Intrigued by Oppenheimer's presentation, Groves and he took a train to Santa Fe in November 1942 to investigate the local situation. The Rio Grande Valley, north of Santa Fe, is a wide basin with a hot and inhospitable base, with the rolling Sangre de Cristo Mountains to the east and the green Jemes hills to the west and northwest. The Hermes hill is cut into a series of parallel terraces with a dry canyon bottom for most of the time, and the Los Alamos Ranch School sits on such a plateau, with more than 10 wooden and adobe classrooms and dormitories, a small chapel, a well, a repair yard and a small generator room. Due to the shortage of teachers after the United States entered the war, the director of the boarding school happily closed the school and sold the school building to the military.

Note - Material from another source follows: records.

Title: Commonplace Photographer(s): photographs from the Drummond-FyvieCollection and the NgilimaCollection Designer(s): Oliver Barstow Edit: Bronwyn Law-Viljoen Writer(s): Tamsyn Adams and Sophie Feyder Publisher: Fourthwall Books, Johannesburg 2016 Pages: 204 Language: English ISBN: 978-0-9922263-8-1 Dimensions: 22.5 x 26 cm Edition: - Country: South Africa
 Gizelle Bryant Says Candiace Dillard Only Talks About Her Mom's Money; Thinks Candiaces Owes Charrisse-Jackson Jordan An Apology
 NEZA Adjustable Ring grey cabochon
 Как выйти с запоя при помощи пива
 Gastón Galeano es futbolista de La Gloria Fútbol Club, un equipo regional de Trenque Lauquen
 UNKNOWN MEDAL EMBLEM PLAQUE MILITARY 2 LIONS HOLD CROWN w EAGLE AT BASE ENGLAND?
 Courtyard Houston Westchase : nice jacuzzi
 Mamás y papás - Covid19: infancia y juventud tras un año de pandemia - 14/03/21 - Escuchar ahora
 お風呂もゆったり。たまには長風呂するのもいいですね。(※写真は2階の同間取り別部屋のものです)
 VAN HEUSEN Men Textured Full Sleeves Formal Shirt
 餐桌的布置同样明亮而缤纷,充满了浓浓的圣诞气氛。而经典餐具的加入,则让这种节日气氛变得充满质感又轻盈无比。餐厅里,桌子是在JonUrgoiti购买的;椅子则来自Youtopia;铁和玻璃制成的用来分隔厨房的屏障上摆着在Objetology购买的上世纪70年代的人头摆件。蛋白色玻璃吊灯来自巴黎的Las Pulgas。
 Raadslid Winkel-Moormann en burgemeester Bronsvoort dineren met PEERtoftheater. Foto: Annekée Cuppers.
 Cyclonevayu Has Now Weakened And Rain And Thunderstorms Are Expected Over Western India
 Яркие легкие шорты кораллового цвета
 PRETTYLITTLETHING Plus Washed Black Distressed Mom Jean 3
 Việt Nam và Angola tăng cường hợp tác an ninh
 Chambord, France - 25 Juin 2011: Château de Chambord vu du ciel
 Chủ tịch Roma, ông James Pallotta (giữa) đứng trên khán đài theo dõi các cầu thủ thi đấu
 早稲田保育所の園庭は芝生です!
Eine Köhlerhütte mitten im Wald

In January 1943, the U.S. Army Corps of Engineers began to move into Los Alamos, building laboratories, homes, factories and other equipment in a dense sea of mud, and a city was built on a plateau more than 2,000 meters above sea level. New families poured in, residential construction never kept pace with population growth, barracks-like bungalows and buildings sprang haphazardly around the few houses, and the streets were nameless and stretched aimlessly in all directions, dividing the terraces into intricate patterns. All the dwellings are timber-framed, painted green on the outside and diagonally facing the street at a 45-degree angle in order to maximize the use of the land. Almost all the streets are the same, the houses have no house numbers, and newcomers can only make out their way by the help of the tall water towers that rise above the highest part of the city. There is not a single bare tree in the whole of Los Alamos, and the original tree also died during construction. The roads are unpaved and the pavement is colloidal clay, which turns into a thick layer of mud when it rains in the summer and a thick layer of mud when it snows in the winter, and the roadside is littered with building materials and downed trees, and cranes, rollers and trucks are scrambling through the ......When the Fermi family moved from Chicago to Los Alamos in August 1944, they saw such a discouraging picture.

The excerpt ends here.